Program: Oral and Poster Abstracts
Type: Oral
Session: 642. CLL: Therapy, excluding Transplantation I
Hematology Disease Topics & Pathways:
Adult, Lymphoma (any), Diseases, Combinations, Therapies, Non-Hodgkin Lymphoma, B-Cell Lymphoma, DLBCL, Lymphoid Malignancies, Study Population, Clinically relevant
Saturday, December 5, 2020: 10:15 AM

Anthony R. Mato, MD1, Stephen J. Schuster, MD2, Francine M. Foss, MD3, Iris Isufi, MD3, Shalin K. Kothari, MD3, Wei Ding, MD, PhD4, Danielle M. Brander, MD5, Andrea Sitlinger, MD5, Allison C. Rosenthal, D.O.6, Jose F. Leis, MD, PhD7, Han W. Tun, MD8, Kaitlin Kennard, RN, BSN2*, Allison R. Nelson, RN2*, Victoria Falco, BSN1*, Celina J. Komari, BS1*, Amber B. Koehler, PA-C, MS4*, Rachel Stowe, RN5*, Wei He, PhD9,10*, Albert Kearney, Ph.D.9*, Min Gui, Ph.D.9*, Tim McKinlay9*, Lindsey E Roeker, MD1, Meghan C. Thompson, MD1 and Scott F. Huntington, MD, MPH3

1Memorial Sloan Kettering Cancer Center, New York, NY
2Lymphoma Program, Abramson Cancer Center, University of Pennsylvania, Philadelphia, PA
3Yale Cancer Center, New Haven, CT
4Mayo Clinic, Rochester, MN
5Duke University Medical Center, Durham, NC
6Mayo Clinic, Phoenix, AZ
7Division of Hematology and Medical Oncology, Mayo Clinic Health System, Phoenix, AZ
8Division of Hematology-Oncology and Blood and Marrow Transplantation Program, Mayo Clinic, Jacksonville, FL
9Zhejiang DTRM Biopharma LLC, Plymouth Meeting, PA
10Zhejiang DTRM Biopharma Co. Ltd., Hangzhou Fuyang, China

Introduction: With a median overall survival (OS) measured in months, successful treatment of Richter’s transformation (RT) of chronic lymphocytic leukemia (CLL) to diffuse large B-cell lymphoma (DLBCL) remains a major unmet medical need. While targeted agents, such as Bruton tyrosine kinase inhibitor (BTKi) monotherapy, have greatly improved outcomes for patients (pts) with CLL and some B-cell lymphomas, available BTKi therapies have been ineffective for RT, as well as for large cell transformation of indolent B-cell lymphomas and relapsed/refractory (r/r) DLBCL, which rapidly develop mechanisms of resistance by activation of downstream targets of BTKi or upregulation of alternative/parallel pathways. Focusing on a synthetic lethality approach via in vitro and in vivo studies, we discovered that concurrent inhibition of BTK & mTOR targets plus an IMiD synergistically kill malignant B-cells. DTRM-555 is an optimized oral triple combination of a novel irreversible BTKi DTRMWXHS-12 (DTRM-12), everolimus (EV) and pomalidomide (POM). This once daily therapy was tested in a stepwise, phase I, multicenter study in pts with the greatest unmet medical needs. Here we present results for this novel combination therapy in pts with RT, and r/r DLBCL.

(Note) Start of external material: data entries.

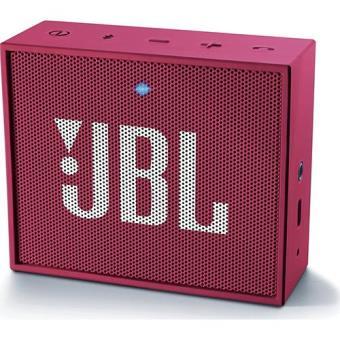 JBL Coluna GO (Rosa)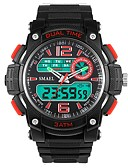 Недорогие Спортивные часы-Муж. Спортивные часы электронные часы Цифровой Черный Защита от влаги Календарь Секундомер Аналого-цифровые На каждый день Мода - Желтый Красный Зеленый / Фосфоресцирующий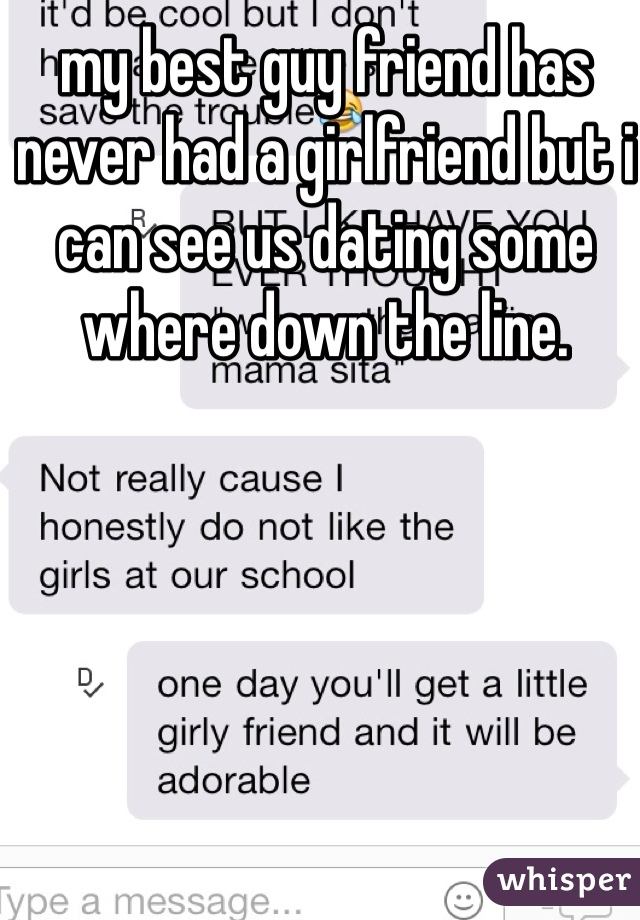 dating best girlfriend
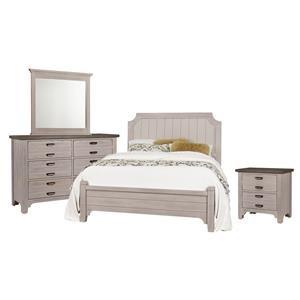 King Bed, Dresser, Mirror, Night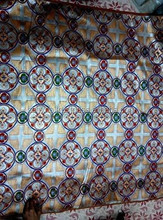 110 CM OR 44 INCHES WIDE HIGH QUALITY HAND WOVEN MADE CROSS BROCADES FABRIC FOR VESTMENT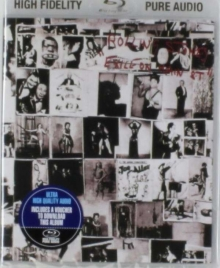Rolling Stones - Exile On Main Street - Blu-Ray Audio
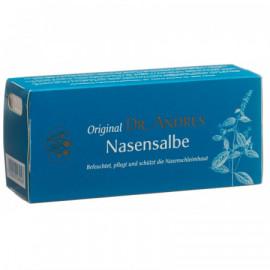 Andres baume nasal 2 tb 20 g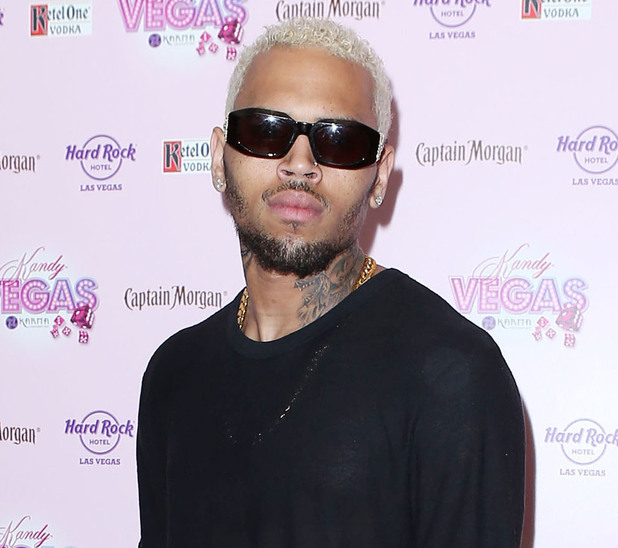 Chris Brown arrives to perform at Kandy Vegas at the Paradise Pool at Hardrock Hotel and Casino Las Vegas, Nevada - 01.09.12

Methods: We conducted a phase I (3+3 design), first in human trial exploring DTRM-555 in adult pts with B-cell lymphomas with no available standard therapies (NCT02900716) at 6 US cancer centers. Our goal was to determine the optimal dose for DTRM-555. In phase Ia, an MTD was not reached for DTRM-12 monotherapy; In phase Ib and expansion cohorts, we evaluated double (DTRM-12/EV at 200mg/5mg or 300mg/5mg) and triple combinations (DTRM-12/EV/POM at 200mg/5mg/2mg or 300mg/5mg/2mg) administered once daily for 21 days of a 28-day cycle, until disease progression or unacceptable toxicity. The primary endpoint was safety and the dose limiting toxicity (DLT) period was cycle 1 (28 days). Secondary endpoints included overall response rate (ORR; Cheson 2014), duration of response (DOR), and DTRM-12 pharmacokinetics. The trial began on 9/27/2016 and completed enrollment with evaluable follow-up data cut-off date on 08/06/2020.

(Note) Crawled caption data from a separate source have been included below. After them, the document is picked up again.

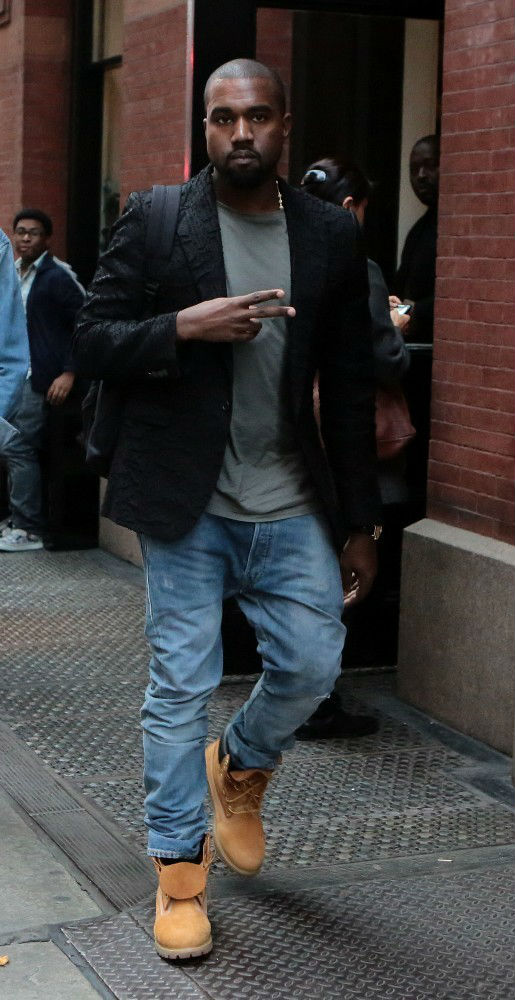 kanye-west-timberland-6-inch-boots-wheat
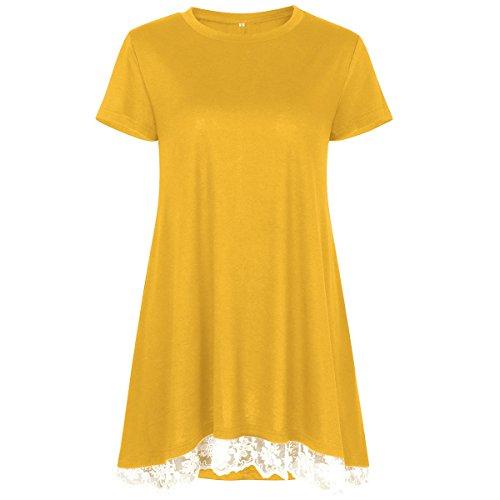 Einfarbiges T-Shirt mit Rundhalsausschnitt für Damen mit V-AusschnittDamen Kurzarm Rundhals Naht Spitze gelb M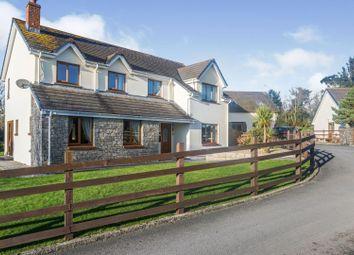 Thumbnail 4 bed detached house for sale in Reynalton, Kilgetty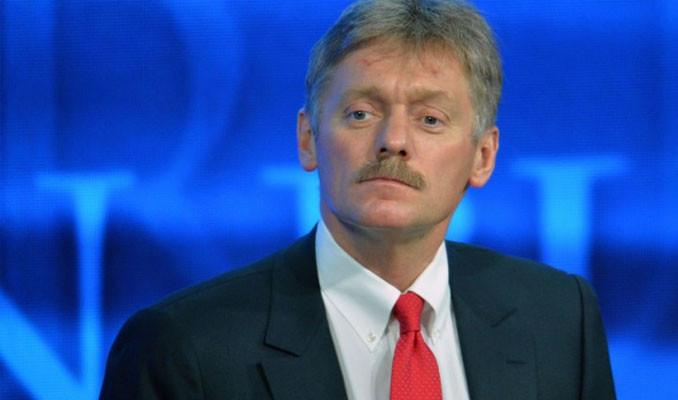 Kremlin'den ABD'ye siber savaş uyarısı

Results: 39 pts were enrolled and treated, including 24 with RT (n=12) or r/r DLBCL (n=12). The safety analyses included all 39 pts treated with combination therapies while efficacy analyses were focused on RT and r/r DLBCL. Baseline characteristics (n=39): 66% male, median age 71 years (range 43-94) and 94% white. For the entire study cohort, median number of prior therapies was 3 (range 1-10), 49% had been treated with prior BTKi monotherapy,13% prior CAR-T or stem cell transplant (SCT) and 59% ≥1 prior small molecule targeted agent. For pts with RT and r/r DLBCL (n=24), median prior therapies were 5 (range 1-10) and 2 (range 10), respectively. Table 1 summarizes prior therapies for the 24 RT and r/r DLBCL pts. Table 2 describes Grade 3 and 4 related AEs for 39 pts treated with the combination therapies. AEs were manageable and similar to known AEs for BTKi, EV or POM, with a total of 4 DLTs observed with combination therapies. The most common AEs were hematological events; specifically, thrombocytopenia, neutropenia, and anemia. The MTD of DTRM-555 was determined to be DTRM-12 200mg, EV 5mg, & POM 2mg. For 11 evaluable RT pts, ORR was 45% (1 CR, 4 PR); 1 RT pt has not undergone first response assessment. For 10 evaluable DLBCL pts, ORR was 60% (2 CR, 4 PR). Responders with RT or r/r DLBCL have durable responses (Figure 1). Kaplan Meier estimated median duration of response for RT and DLBCL pts was 15 months as of the cut-off. Dose dependent DTRM-12 drug plasma levels were observed in all arms with minimal inter-pt variability.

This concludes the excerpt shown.